Could We Generate Cytology Images from Histopathology Images? An Empirical Study
Soumyajyoti Dey, Sukanta Chakraborty, Utso Guha Roy, Nibaran Das
TL;DR
The study addresses data scarcity in breast cancer cytology by exploring synthetic cytology generation from histopathology images using unpaired image-to-image translation. It empirically compares CycleGAN, with mappings $G: A \rightarrow B$ and $F: B \rightarrow A$ and losses $Loss_G$ and $Loss_{cyc}$, against Neural Style Transfer, applied to BreakHis histopathology and JUCYT cytology datasets. Results indicate CycleGAN-produced cytology better matches real cytology distributions (lower $FID$ and $KID$) than histology, while Neural Style Transfer mainly captures styling rather than nuclear morphology; some samples fail to preserve benign/malignant semantics.
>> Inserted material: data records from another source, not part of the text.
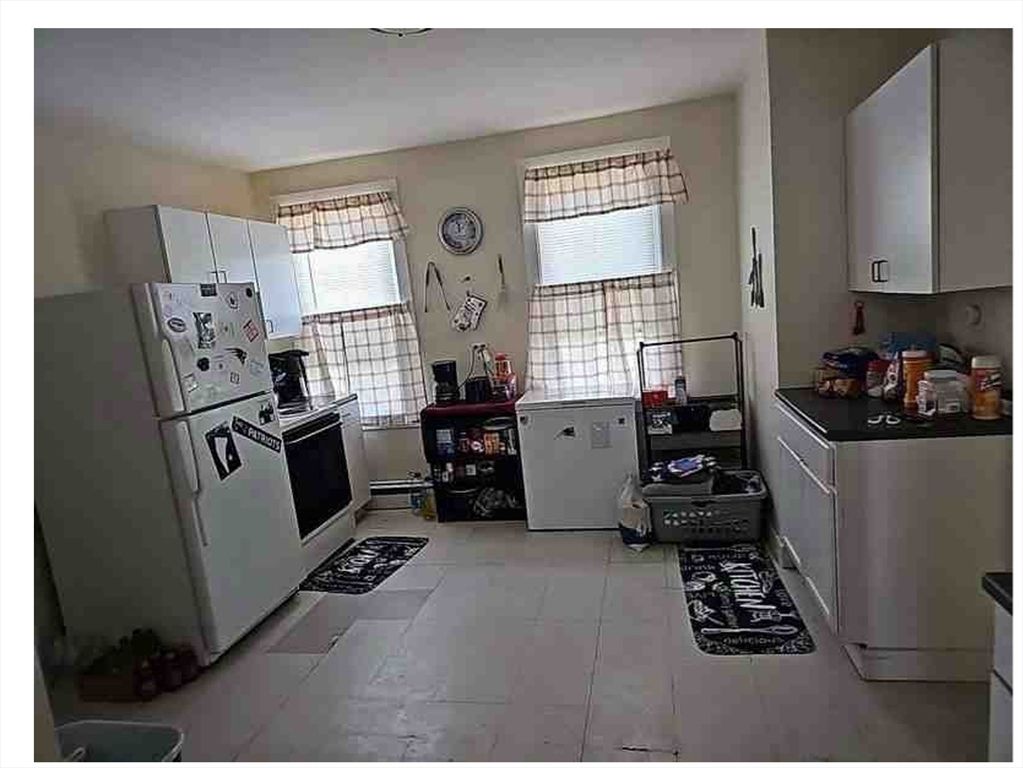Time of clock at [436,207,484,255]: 11:57
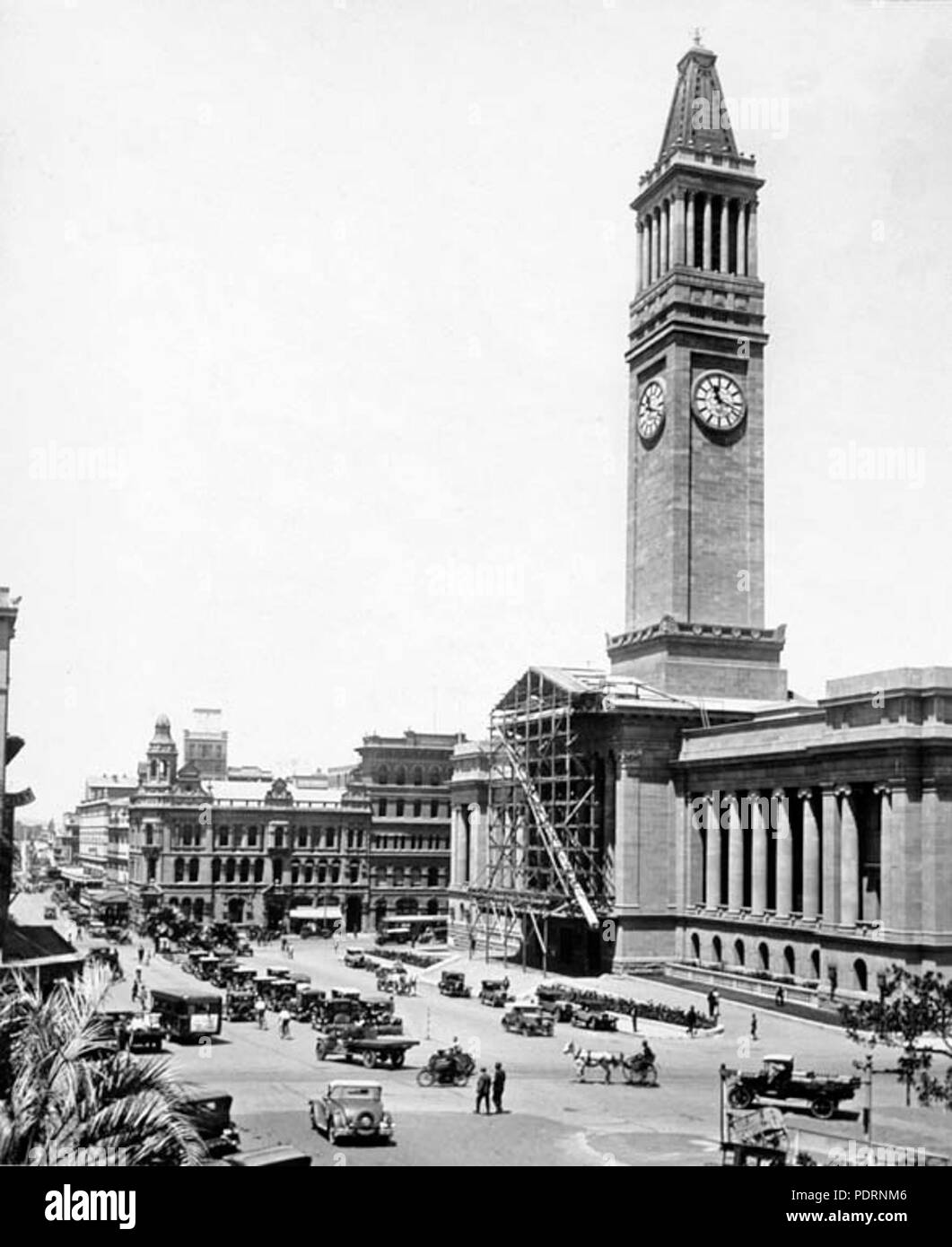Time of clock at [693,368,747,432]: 11:17
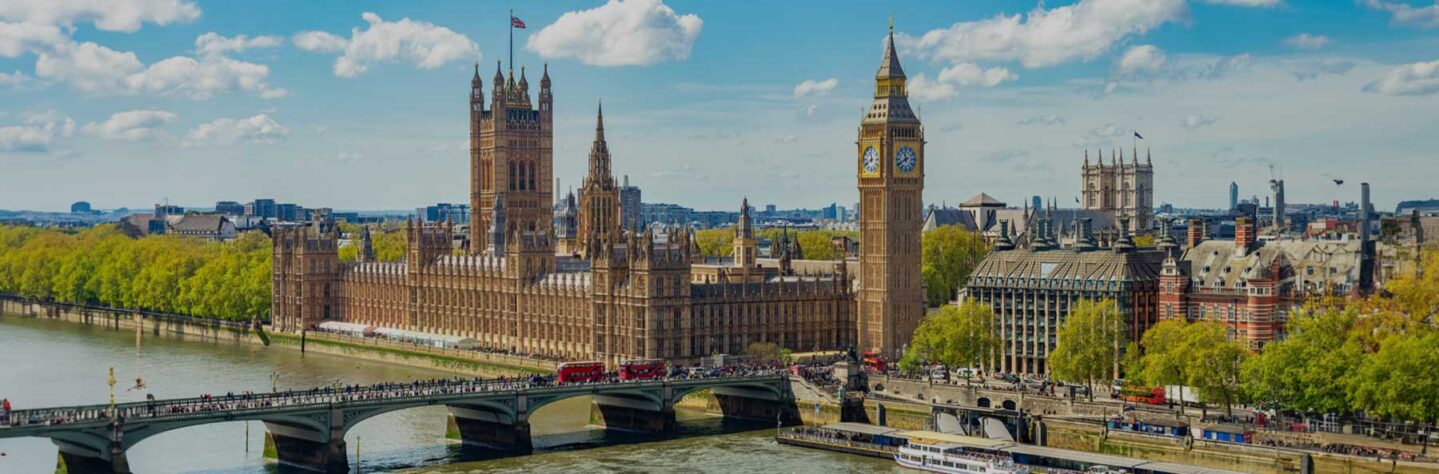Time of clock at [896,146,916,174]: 11:40
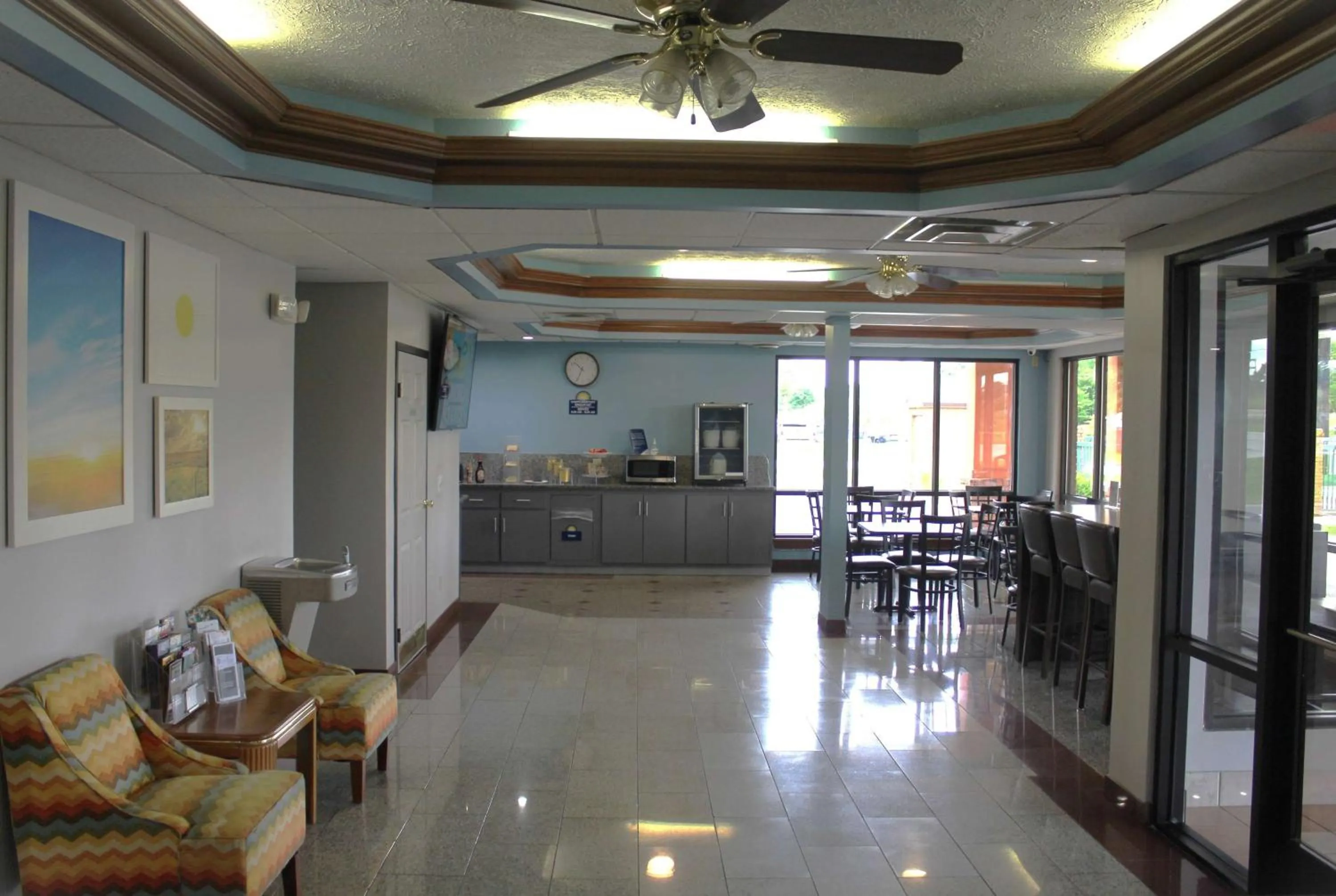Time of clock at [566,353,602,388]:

The work provides practical insights into data augmentation for medical imaging, highlights limitations such as finite synthetic samples and mislabeling risks, and suggests transfer-learning-based generative approaches for improved cross-domain synthesis.
Abstract
Automation in medical imaging is quite challenging due to the unavailability of annotated datasets and the scarcity of domain experts. In recent years, deep learning techniques have solved some complex medical imaging tasks like disease classification, important object localization, segmentation, etc. However, most of the task requires a large amount of annotated data for their successful implementation. To mitigate the shortage of data, different generative models are proposed for data augmentation purposes which can boost the classification performances. For this, different synthetic medical image data generation models are developed to increase the dataset. Unpaired image-to-image translation models here shift the source domain to the target domain. In the breast malignancy identification domain, FNAC is one of the low-cost low-invasive modalities normally used by medical practitioners. But availability of public datasets in this domain is very poor. Whereas, for automation of cytology images, we need a large amount of annotated data. Therefore synthetic cytology images are generated by translating breast histopathology samples which are publicly available. In this study, we have explored traditional image-to-image transfer models like CycleGAN, and Neural Style Transfer. Further, it is observed that the generated cytology images are quite similar to real breast cytology samples by measuring FID and KID scores.